I can't comment on longevity yet, but Jacob absolutely swears by it.

HTH

Greg
 
That's 'cos Jacob is old-fashioned. I agree with him for once though. The one problem is linseed-paint takes longer to dry. It's flexible though because of the linseed, so it's swings and roundabouts. It does give the nicest finish too; IMHO anyhow. It's virtually the same as 'hartists' use in oil painting. So I vouch for it for that reason.

John
 
Benchwayze":m7p2uel3 said:
ColeyS1":m7p2uel3 said:
Bedec barn paint- its awesome

Coley

It's an awesome price too if you don't want black! :lol:
Yeah it seems a bit pricey. Consider the normal system.
Dulux recommends 2 coats of their aluminium primer, followed by undercoat followed by 2 top coats. If it's oil based that's 12-16 hours between 5 coats of paint plus the labour to paint it five times.
Bedec is one thinned down first coat,then a top coat.- it covers really really well ! 2hrs touch dry recoatable after 4 hrs.
I like it, but must admit it's only been on for just over a year- no signs of it failing yet though !

Coley
 
Thanks for the tips, gents, you've given me summat to think about. I suppose I am more concerned that the doors don't fall apart than their looks. If they don't fall apart before me, I'll be happy. :)

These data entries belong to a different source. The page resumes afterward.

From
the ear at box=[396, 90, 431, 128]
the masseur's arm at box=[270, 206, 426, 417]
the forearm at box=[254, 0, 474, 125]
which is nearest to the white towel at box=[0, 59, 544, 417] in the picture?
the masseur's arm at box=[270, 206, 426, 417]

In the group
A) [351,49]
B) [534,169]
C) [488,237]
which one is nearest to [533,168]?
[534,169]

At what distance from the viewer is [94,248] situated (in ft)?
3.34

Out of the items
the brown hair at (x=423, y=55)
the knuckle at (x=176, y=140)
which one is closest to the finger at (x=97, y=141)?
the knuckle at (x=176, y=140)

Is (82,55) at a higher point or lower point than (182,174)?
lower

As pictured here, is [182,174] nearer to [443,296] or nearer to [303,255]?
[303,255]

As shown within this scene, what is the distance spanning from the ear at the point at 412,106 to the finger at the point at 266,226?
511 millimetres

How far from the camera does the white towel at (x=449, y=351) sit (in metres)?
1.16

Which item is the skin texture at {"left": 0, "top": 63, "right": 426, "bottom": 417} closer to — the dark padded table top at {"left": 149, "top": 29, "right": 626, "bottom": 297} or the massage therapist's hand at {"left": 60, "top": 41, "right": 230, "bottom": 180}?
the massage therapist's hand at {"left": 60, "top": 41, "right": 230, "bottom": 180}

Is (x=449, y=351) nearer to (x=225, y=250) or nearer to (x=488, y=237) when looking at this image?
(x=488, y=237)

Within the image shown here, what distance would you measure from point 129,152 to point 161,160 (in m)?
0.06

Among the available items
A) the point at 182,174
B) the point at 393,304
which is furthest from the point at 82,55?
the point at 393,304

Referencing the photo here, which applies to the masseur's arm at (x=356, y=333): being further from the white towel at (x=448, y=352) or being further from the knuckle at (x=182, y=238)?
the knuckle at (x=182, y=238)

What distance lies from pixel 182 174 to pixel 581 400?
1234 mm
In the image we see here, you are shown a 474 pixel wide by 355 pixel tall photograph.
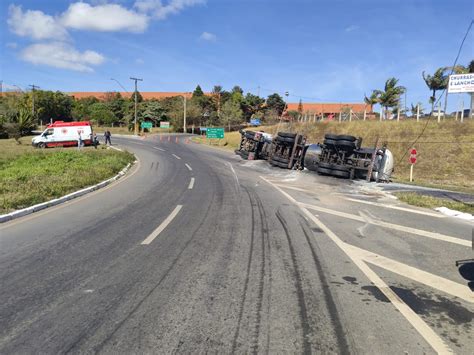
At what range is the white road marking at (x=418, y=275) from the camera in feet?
15.4

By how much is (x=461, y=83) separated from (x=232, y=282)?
32886 mm

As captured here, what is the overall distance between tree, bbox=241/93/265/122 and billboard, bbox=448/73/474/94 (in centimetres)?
5809

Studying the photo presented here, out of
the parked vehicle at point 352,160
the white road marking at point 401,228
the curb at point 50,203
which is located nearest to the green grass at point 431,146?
the parked vehicle at point 352,160

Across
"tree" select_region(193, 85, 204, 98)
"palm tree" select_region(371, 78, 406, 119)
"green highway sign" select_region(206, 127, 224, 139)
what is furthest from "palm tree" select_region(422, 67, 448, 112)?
"tree" select_region(193, 85, 204, 98)

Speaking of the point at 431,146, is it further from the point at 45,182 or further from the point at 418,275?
the point at 45,182

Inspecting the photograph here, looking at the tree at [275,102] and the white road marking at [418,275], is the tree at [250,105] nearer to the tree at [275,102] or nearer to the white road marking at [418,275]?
the tree at [275,102]

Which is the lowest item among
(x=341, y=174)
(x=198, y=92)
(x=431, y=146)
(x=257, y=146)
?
(x=341, y=174)

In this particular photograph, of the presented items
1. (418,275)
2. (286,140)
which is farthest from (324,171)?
(418,275)

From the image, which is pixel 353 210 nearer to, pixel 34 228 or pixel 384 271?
pixel 384 271

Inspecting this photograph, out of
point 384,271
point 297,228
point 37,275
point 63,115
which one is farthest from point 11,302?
point 63,115

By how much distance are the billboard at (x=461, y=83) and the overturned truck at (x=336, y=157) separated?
16.1 metres

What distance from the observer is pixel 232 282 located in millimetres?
4797

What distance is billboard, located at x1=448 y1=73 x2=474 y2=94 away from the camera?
29.9 meters

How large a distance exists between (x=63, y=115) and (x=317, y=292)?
92.4 metres
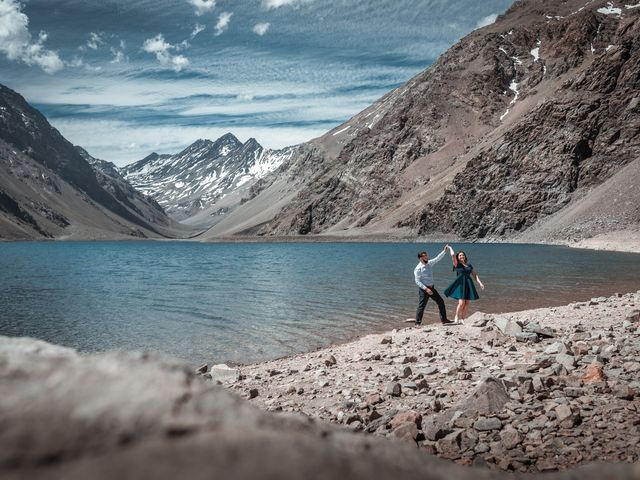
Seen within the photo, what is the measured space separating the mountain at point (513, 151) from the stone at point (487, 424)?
92.4 metres

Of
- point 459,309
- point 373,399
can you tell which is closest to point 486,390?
point 373,399

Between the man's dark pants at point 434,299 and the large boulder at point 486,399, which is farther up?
the large boulder at point 486,399

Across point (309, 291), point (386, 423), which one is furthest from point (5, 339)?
point (309, 291)

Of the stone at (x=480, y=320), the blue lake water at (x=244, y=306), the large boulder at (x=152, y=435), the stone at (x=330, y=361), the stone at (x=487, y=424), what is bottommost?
the blue lake water at (x=244, y=306)

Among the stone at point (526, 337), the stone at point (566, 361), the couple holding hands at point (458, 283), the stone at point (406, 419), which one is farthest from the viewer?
the couple holding hands at point (458, 283)

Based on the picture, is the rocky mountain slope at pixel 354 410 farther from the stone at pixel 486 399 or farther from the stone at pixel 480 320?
the stone at pixel 480 320

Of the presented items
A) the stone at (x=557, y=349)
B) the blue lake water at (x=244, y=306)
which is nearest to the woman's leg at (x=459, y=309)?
the blue lake water at (x=244, y=306)

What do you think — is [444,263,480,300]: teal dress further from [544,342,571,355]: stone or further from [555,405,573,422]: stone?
[555,405,573,422]: stone

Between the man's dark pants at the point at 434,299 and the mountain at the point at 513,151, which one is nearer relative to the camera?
the man's dark pants at the point at 434,299

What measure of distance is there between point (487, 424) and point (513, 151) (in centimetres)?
13867

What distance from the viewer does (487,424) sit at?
689cm

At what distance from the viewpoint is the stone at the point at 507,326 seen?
498 inches

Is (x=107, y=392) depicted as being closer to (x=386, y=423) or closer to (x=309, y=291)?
(x=386, y=423)

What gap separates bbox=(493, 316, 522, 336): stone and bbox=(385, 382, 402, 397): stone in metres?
5.03
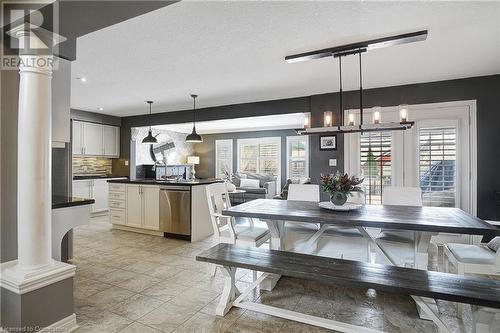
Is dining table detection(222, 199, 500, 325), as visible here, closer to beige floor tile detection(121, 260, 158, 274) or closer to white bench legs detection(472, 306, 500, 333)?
white bench legs detection(472, 306, 500, 333)

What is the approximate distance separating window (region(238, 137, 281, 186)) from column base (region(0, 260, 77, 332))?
729cm

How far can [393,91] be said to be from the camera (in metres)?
4.11

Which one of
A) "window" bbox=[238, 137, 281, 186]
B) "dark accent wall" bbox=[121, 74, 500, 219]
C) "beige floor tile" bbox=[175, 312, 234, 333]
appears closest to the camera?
"beige floor tile" bbox=[175, 312, 234, 333]

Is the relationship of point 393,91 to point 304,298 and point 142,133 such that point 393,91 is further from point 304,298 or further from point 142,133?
point 142,133

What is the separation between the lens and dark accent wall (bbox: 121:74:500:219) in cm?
366

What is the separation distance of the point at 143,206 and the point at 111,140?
2988 millimetres

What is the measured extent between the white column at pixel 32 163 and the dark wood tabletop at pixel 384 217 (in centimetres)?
155

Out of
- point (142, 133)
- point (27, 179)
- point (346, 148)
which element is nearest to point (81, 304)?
point (27, 179)

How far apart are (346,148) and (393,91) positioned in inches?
44.4

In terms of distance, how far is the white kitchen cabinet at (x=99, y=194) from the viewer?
20.2ft

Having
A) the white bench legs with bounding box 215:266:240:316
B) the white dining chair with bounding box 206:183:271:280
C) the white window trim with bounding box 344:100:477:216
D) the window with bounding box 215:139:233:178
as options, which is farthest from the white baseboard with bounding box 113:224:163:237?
the window with bounding box 215:139:233:178

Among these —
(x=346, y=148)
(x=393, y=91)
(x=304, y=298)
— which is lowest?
(x=304, y=298)

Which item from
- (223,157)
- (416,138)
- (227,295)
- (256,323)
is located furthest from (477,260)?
(223,157)

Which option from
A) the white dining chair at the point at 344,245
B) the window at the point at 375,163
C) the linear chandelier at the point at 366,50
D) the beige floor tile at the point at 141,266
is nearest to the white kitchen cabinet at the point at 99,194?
the beige floor tile at the point at 141,266
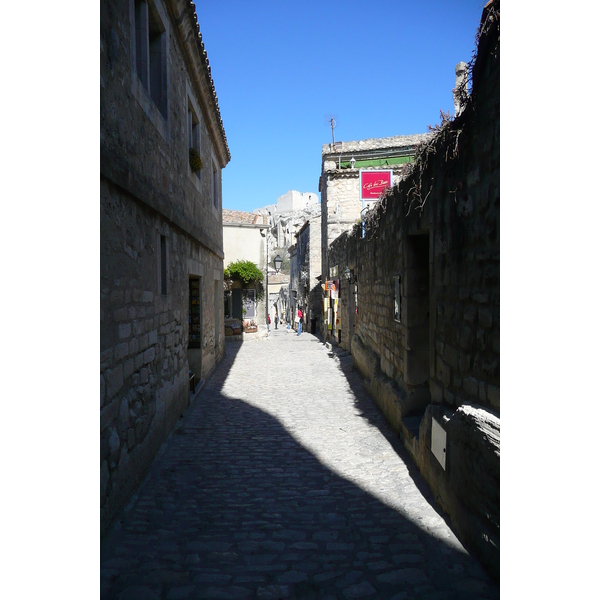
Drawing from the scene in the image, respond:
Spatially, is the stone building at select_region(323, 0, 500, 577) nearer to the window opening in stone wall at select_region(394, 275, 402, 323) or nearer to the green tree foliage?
the window opening in stone wall at select_region(394, 275, 402, 323)

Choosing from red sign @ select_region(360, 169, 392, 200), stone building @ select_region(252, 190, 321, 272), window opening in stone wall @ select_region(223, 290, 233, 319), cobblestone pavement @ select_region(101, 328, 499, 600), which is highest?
stone building @ select_region(252, 190, 321, 272)

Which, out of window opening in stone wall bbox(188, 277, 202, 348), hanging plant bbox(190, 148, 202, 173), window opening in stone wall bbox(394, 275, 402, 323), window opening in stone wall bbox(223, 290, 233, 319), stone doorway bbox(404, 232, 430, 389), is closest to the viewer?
stone doorway bbox(404, 232, 430, 389)

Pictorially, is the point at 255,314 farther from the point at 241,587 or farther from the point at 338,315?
the point at 241,587

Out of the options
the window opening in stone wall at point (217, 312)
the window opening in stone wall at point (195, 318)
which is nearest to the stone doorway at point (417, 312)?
the window opening in stone wall at point (195, 318)

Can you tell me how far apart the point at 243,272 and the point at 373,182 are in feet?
28.1

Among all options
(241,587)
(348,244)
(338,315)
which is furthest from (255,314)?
(241,587)

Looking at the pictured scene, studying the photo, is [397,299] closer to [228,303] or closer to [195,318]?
[195,318]

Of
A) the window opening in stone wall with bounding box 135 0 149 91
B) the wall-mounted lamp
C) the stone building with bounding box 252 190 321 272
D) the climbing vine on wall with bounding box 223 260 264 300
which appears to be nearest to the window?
the window opening in stone wall with bounding box 135 0 149 91

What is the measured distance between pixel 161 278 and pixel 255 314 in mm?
15711

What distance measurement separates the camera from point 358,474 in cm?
424

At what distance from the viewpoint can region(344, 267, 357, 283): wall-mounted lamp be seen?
10.6m

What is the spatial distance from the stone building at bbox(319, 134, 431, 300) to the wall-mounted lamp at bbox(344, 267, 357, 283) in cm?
581

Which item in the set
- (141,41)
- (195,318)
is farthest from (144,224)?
(195,318)

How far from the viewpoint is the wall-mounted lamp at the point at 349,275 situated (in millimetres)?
10633
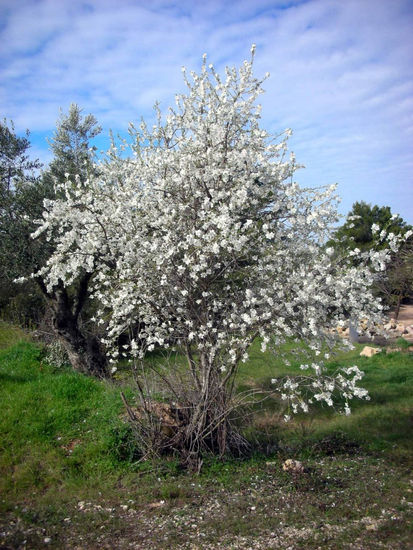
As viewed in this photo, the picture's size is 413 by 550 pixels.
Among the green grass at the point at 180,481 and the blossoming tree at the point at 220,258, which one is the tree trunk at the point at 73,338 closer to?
the green grass at the point at 180,481

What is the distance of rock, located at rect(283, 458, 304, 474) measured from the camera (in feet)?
20.8

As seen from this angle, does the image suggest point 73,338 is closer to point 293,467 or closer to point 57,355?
point 57,355

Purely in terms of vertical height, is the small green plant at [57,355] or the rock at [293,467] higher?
the small green plant at [57,355]

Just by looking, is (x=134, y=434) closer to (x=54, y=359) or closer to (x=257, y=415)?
(x=257, y=415)

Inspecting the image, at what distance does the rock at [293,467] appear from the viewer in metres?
6.34

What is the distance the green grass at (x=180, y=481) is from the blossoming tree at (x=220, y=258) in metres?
0.82

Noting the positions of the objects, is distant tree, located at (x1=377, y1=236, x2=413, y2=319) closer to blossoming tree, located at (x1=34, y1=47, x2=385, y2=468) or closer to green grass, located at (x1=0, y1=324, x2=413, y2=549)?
green grass, located at (x1=0, y1=324, x2=413, y2=549)

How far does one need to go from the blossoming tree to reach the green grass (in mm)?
818

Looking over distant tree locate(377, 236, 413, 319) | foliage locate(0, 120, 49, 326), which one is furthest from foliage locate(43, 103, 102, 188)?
distant tree locate(377, 236, 413, 319)

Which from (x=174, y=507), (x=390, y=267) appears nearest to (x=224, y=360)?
(x=174, y=507)

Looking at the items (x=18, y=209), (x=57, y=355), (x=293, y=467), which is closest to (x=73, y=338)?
(x=57, y=355)

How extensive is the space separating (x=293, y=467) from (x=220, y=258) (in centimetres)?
312

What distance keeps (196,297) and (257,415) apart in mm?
3730

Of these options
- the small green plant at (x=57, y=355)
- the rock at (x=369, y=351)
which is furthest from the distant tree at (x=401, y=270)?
the small green plant at (x=57, y=355)
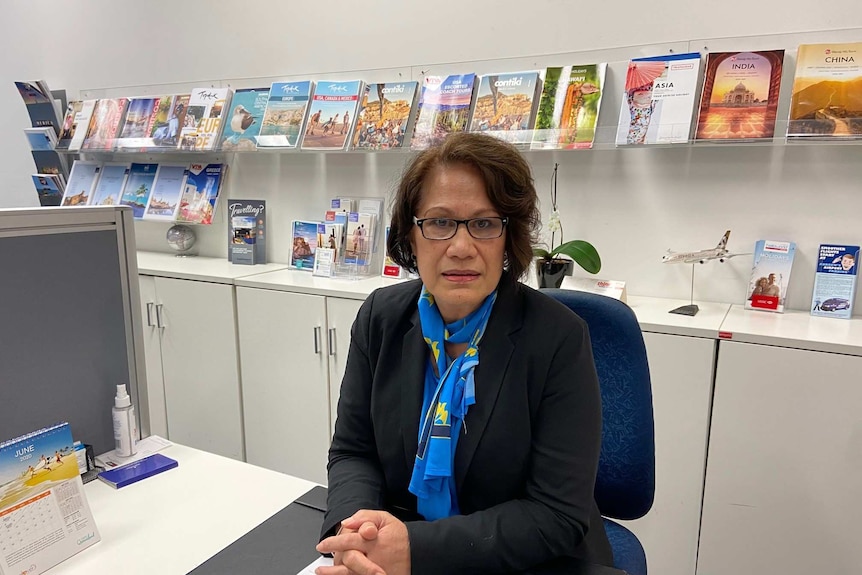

It's the Thompsons I was worried about covering. I don't want to buy expensive paint only to find it won't go on. If it might take some covering, I may settle for spraying the doors with the Thompsons every year or so until it's used up, probably 3 or 4 years, and then worry about it.
 
Just found this on the Thompson's web site:
Allow 45 days drying time before applying latex paint over Thompson’s® WaterSeal® Clear Multi-Surface Waterproofer.
Allow a minimum of 3 days drying time before applying oil based paint over Thompson’s® WaterSeal® Clear Multi-Surface Waterproofer.

So it looks like I won't have any problem painting over it.